Quand j’étais jeune, il y a fort longtemps, la vie n’était pas facile.
Les toilettes étaient au fond de la cour et je grimpais sur une planche en bois pour satisfaire mes besoins naturels. A un crochet pendaient les feuilles de papier journal (la Voix du Nord déjà) coupées en quatre et qui faisaient office de papier toilette.
Quant à la toilette quotidienne, elle se faisait de façon sommaire à l’évier de la cuisine seul point d’eau de toute la maison. Il n’y avait pas de salle de bain avec douche et baignoire. Le jour du grand bain était le samedi, le soir avant le repas qui consistait invariablement en une pomme de terre au four et une tranche de pâté. Ce soir-là donc, ma mère faisait chauffer un seau d’eau sur un trépied au gaz puis transvasait cette eau bouillante dans un grand baquet en tôle galvanisée dans lequel elle rajoutait de l’eau froide. Après avoir testé l’eau pour éviter les brûlures, elle me savonnait au savon de Marseille et me rinçait à l’aide d’une casserole qui faisait office de pommeau de douche (3).

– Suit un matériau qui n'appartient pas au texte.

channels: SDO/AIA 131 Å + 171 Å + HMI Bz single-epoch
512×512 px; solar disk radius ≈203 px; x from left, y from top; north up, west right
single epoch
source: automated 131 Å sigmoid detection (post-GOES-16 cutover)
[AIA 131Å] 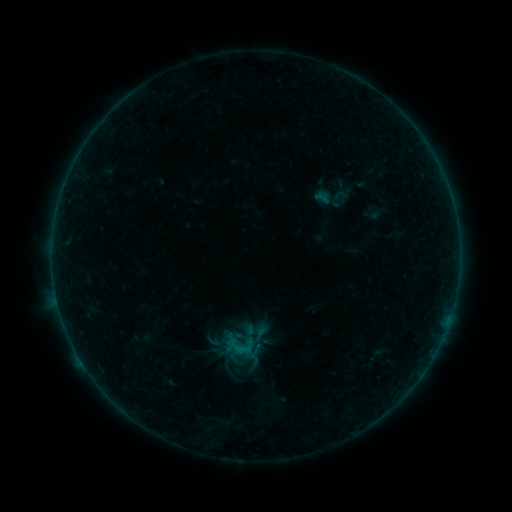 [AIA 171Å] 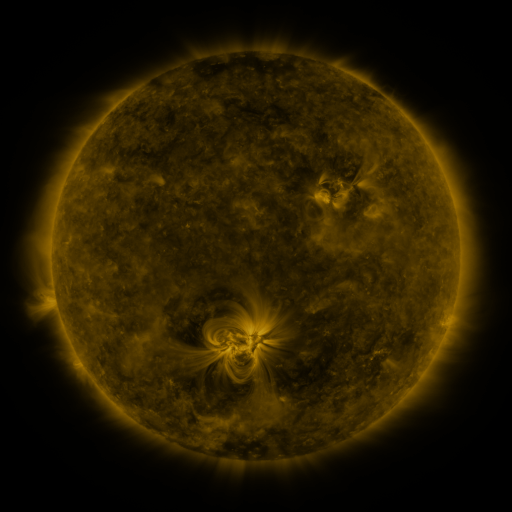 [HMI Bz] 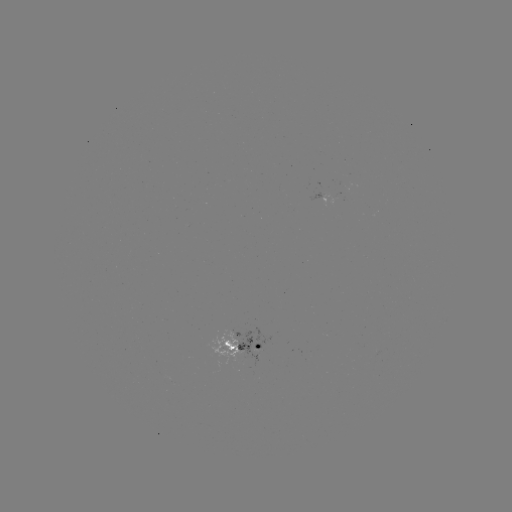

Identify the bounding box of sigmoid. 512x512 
[222, 330, 256, 362].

Un gant de toilette rugueux me griffait le dos. Elle ne connaissait pas la fleur (6) de douche.
Entre temps elle me recommandait de ne pas faire pipi dans l’eau car mon petit frère passait après moi dans le même baquet et la même eau. Il faut dire qu’en ce temps-là les économies étaient un peu forcées.
A la sortie du bain elle sortait du bec verseur (5) une noix de ‘Pento’ dont se servait mon père et m’enduisait les cheveux de ce corps gras pour faire tenir le cran qu’elle faisait tenir avec une pince.
Maintenant les bains ou douches sont quotidiens et l’eau tiède ou chaude coule sans souci du gaspillage.
Mais nous étions quand même heureux et même pas jaloux du voisin car on savait qu’il n’avait rien de plus que nous.